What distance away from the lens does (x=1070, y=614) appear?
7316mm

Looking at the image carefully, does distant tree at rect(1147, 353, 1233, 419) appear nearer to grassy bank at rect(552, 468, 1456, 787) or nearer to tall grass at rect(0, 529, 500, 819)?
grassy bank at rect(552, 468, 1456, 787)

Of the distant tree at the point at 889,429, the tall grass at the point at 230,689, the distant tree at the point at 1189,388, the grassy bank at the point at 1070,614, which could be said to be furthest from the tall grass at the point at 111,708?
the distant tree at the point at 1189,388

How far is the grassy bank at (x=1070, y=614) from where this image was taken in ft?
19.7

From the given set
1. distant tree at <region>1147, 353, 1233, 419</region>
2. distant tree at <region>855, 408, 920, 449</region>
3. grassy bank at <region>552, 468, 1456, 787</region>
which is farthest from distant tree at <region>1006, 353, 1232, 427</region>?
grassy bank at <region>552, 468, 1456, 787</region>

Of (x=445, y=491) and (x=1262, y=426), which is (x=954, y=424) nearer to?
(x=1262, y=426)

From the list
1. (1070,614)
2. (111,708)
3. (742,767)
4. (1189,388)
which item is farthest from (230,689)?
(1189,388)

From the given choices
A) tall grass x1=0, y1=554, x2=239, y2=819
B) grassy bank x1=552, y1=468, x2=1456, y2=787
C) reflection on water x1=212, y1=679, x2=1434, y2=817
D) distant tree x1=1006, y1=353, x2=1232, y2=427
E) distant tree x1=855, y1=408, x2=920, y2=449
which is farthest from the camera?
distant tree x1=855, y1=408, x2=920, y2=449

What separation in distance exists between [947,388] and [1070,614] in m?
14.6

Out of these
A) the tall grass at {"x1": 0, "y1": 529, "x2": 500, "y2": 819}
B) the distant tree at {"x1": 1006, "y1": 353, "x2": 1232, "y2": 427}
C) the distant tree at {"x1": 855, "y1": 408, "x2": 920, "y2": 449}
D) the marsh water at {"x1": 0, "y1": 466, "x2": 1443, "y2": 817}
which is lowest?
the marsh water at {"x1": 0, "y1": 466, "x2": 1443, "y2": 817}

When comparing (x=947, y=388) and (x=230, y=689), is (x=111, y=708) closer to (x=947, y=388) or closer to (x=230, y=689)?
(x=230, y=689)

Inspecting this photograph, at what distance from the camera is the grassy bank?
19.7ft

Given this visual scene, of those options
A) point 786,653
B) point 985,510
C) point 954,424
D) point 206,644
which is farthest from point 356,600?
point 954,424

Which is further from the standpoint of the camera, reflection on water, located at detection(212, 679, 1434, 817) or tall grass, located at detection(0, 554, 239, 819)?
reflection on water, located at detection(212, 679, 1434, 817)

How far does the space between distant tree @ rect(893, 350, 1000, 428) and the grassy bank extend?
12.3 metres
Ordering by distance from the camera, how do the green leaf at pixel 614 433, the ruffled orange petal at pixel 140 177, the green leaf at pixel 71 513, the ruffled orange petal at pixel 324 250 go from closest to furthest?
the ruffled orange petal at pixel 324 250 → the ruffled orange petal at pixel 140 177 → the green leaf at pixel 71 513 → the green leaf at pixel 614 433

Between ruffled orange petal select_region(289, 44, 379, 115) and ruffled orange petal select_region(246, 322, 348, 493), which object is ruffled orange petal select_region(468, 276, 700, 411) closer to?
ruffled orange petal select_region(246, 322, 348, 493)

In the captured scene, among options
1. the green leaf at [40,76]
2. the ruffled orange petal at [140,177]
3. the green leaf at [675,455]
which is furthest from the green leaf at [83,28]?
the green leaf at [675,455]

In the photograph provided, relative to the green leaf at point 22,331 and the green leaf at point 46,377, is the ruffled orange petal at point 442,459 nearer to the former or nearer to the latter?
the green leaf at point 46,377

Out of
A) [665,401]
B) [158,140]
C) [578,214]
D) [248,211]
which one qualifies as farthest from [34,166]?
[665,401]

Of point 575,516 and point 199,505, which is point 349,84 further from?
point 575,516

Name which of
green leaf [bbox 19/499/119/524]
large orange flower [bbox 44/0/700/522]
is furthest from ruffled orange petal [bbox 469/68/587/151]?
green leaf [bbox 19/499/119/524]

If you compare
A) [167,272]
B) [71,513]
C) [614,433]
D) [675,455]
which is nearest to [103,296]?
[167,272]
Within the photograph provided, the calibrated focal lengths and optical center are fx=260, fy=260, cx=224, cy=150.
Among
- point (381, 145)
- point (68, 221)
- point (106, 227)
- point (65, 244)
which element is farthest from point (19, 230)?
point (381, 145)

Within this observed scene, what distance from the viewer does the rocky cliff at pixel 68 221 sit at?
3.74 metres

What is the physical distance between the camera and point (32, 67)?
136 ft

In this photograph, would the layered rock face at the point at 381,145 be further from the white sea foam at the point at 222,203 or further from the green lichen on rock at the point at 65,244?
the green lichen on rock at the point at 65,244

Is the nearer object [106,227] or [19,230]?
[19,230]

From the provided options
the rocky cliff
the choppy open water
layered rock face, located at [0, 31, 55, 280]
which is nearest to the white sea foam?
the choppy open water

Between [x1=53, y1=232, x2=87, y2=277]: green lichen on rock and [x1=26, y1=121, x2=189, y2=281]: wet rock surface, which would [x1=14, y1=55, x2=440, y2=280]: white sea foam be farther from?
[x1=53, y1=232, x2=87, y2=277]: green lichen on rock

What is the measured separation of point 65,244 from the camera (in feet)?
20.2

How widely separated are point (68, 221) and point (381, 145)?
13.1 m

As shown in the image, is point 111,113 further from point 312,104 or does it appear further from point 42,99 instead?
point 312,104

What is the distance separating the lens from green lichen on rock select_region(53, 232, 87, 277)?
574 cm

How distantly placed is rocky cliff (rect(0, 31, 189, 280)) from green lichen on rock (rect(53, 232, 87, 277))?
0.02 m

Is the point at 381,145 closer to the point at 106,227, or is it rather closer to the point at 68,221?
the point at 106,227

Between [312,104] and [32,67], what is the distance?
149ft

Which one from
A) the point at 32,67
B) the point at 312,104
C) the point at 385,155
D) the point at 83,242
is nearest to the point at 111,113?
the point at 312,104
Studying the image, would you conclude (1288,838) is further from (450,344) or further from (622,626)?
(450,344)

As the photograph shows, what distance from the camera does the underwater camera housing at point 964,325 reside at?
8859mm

= = = = =

**STATED GOAL**
Put every line of the records above into a JSON list of strings, one string per line, and leave out the blank lines.

**ANSWER**
[
  "What distance away from the lens does (x=1070, y=614) appear?",
  "7316mm",
  "Looking at the image carefully, does distant tree at rect(1147, 353, 1233, 419) appear nearer to grassy bank at rect(552, 468, 1456, 787) or nearer to tall grass at rect(0, 529, 500, 819)?",
  "grassy bank at rect(552, 468, 1456, 787)",
  "Of the distant tree at the point at 889,429, the tall grass at the point at 230,689, the distant tree at the point at 1189,388, the grassy bank at the point at 1070,614, which could be said to be furthest from the tall grass at the point at 111,708?",
  "the distant tree at the point at 1189,388",
  "How far is the grassy bank at (x=1070, y=614) from where this image was taken in ft?",
  "19.7",
  "From the given set",
  "1. distant tree at <region>1147, 353, 1233, 419</region>",
  "2. distant tree at <region>855, 408, 920, 449</region>",
  "3. grassy bank at <region>552, 468, 1456, 787</region>",
  "which is farthest from distant tree at <region>1006, 353, 1232, 427</region>?",
  "grassy bank at <region>552, 468, 1456, 787</region>",
  "Of (x=445, y=491) and (x=1262, y=426), which is (x=954, y=424) nearer to?",
  "(x=1262, y=426)",
  "From the list",
  "1. (1070,614)",
  "2. (111,708)",
  "3. (742,767)",
  "4. (1189,388)",
  "which item is farthest from (230,689)?",
  "(1189,388)",
  "From the given choices",
  "A) tall grass x1=0, y1=554, x2=239, y2=819",
  "B) grassy bank x1=552, y1=468, x2=1456, y2=787",
  "C) reflection on water x1=212, y1=679, x2=1434, y2=817",
  "D) distant tree x1=1006, y1=353, x2=1232, y2=427",
  "E) distant tree x1=855, y1=408, x2=920, y2=449",
  "which is farthest from the camera?",
  "distant tree x1=855, y1=408, x2=920, y2=449",
  "What separation in distance exists between [947,388] and [1070,614] in m?",
  "14.6",
  "Out of these",
  "A) the tall grass at {\"x1\": 0, \"y1\": 529, \"x2\": 500, \"y2\": 819}",
  "B) the distant tree at {\"x1\": 1006, \"y1\": 353, \"x2\": 1232, \"y2\": 427}",
  "C) the distant tree at {\"x1\": 855, \"y1\": 408, \"x2\": 920, \"y2\": 449}",
  "D) the marsh water at {\"x1\": 0, \"y1\": 466, \"x2\": 1443, \"y2\": 817}",
  "which is lowest?",
  "the marsh water at {\"x1\": 0, \"y1\": 466, \"x2\": 1443, \"y2\": 817}",
  "When comparing (x=947, y=388) and (x=230, y=689), is (x=111, y=708) closer to (x=947, y=388) or closer to (x=230, y=689)?",
  "(x=230, y=689)",
  "Inspecting this photograph, at what distance from the camera is the grassy bank?",
  "19.7ft",
  "Given this visual scene, of those options",
  "A) point 786,653",
  "B) point 985,510",
  "C) point 954,424",
  "D) point 206,644",
  "which is farthest from point 356,600?",
  "point 954,424",
  "Which is further from the standpoint of the camera, reflection on water, located at detection(212, 679, 1434, 817) or tall grass, located at detection(0, 554, 239, 819)?",
  "reflection on water, located at detection(212, 679, 1434, 817)",
  "How far does the space between distant tree @ rect(893, 350, 1000, 428) and the grassy bank extend?",
  "12.3 metres",
  "Ordering by distance from the camera, how do the green leaf at pixel 614 433, the ruffled orange petal at pixel 140 177, the green leaf at pixel 71 513, the ruffled orange petal at pixel 324 250 go from closest to furthest?",
  "the ruffled orange petal at pixel 324 250 → the ruffled orange petal at pixel 140 177 → the green leaf at pixel 71 513 → the green leaf at pixel 614 433",
  "Between ruffled orange petal select_region(289, 44, 379, 115) and ruffled orange petal select_region(246, 322, 348, 493), which object is ruffled orange petal select_region(468, 276, 700, 411) closer to?",
  "ruffled orange petal select_region(246, 322, 348, 493)",
  "In the captured scene, among options",
  "1. the green leaf at [40,76]",
  "2. the ruffled orange petal at [140,177]",
  "3. the green leaf at [675,455]",
  "which is furthest from the green leaf at [83,28]?",
  "the green leaf at [675,455]",
  "In the photograph provided, relative to the green leaf at point 22,331 and the green leaf at point 46,377, is the ruffled orange petal at point 442,459 nearer to the former or nearer to the latter?",
  "the green leaf at point 46,377",
  "Out of",
  "A) [665,401]",
  "B) [158,140]",
  "C) [578,214]",
  "D) [248,211]",
  "which one qualifies as farthest from [34,166]?",
  "[665,401]",
  "Of point 575,516 and point 199,505, which is point 349,84 further from?",
  "point 575,516",
  "Name which of",
  "green leaf [bbox 19/499/119/524]",
  "large orange flower [bbox 44/0/700/522]",
  "is furthest from ruffled orange petal [bbox 469/68/587/151]?",
  "green leaf [bbox 19/499/119/524]",
  "If you compare",
  "A) [167,272]",
  "B) [71,513]",
  "C) [614,433]",
  "D) [675,455]",
  "which is nearest to [103,296]?",
  "[167,272]",
  "Within the photograph provided, the calibrated focal lengths and optical center are fx=260, fy=260, cx=224, cy=150.",
  "Among",
  "- point (381, 145)",
  "- point (68, 221)",
  "- point (106, 227)",
  "- point (65, 244)",
  "which element is farthest from point (19, 230)?",
  "point (381, 145)",
  "Within this observed scene, what distance from the viewer does the rocky cliff at pixel 68 221 sit at?",
  "3.74 metres",
  "What is the physical distance between the camera and point (32, 67)?",
  "136 ft",
  "In this photograph, would the layered rock face at the point at 381,145 be further from the white sea foam at the point at 222,203 or further from the green lichen on rock at the point at 65,244?",
  "the green lichen on rock at the point at 65,244",
  "Is the nearer object [106,227] or [19,230]?",
  "[19,230]",
  "From the provided options",
  "the rocky cliff",
  "the choppy open water",
  "layered rock face, located at [0, 31, 55, 280]",
  "which is nearest to the white sea foam?",
  "the choppy open water",
  "Between [x1=53, y1=232, x2=87, y2=277]: green lichen on rock and [x1=26, y1=121, x2=189, y2=281]: wet rock surface, which would [x1=14, y1=55, x2=440, y2=280]: white sea foam be farther from?",
  "[x1=53, y1=232, x2=87, y2=277]: green lichen on rock",
  "What is the measured separation of point 65,244 from the camera (in feet)?",
  "20.2",
  "How widely separated are point (68, 221) and point (381, 145)?",
  "13.1 m",
  "As shown in the image, is point 111,113 further from point 312,104 or does it appear further from point 42,99 instead?",
  "point 312,104",
  "What is the distance separating the lens from green lichen on rock select_region(53, 232, 87, 277)?",
  "574 cm",
  "How distantly placed is rocky cliff (rect(0, 31, 189, 280)) from green lichen on rock (rect(53, 232, 87, 277))?",
  "0.02 m",
  "Is the point at 381,145 closer to the point at 106,227, or is it rather closer to the point at 68,221?",
  "the point at 106,227",
  "Between [312,104] and [32,67], what is the distance?",
  "149ft",
  "Which one from",
  "A) the point at 32,67",
  "B) the point at 312,104",
  "C) the point at 385,155",
  "D) the point at 83,242",
  "is nearest to the point at 111,113?",
  "the point at 312,104",
  "Studying the image, would you conclude (1288,838) is further from (450,344) or further from (622,626)?",
  "(450,344)",
  "As the photograph shows, what distance from the camera does the underwater camera housing at point 964,325 reside at?",
  "8859mm"
]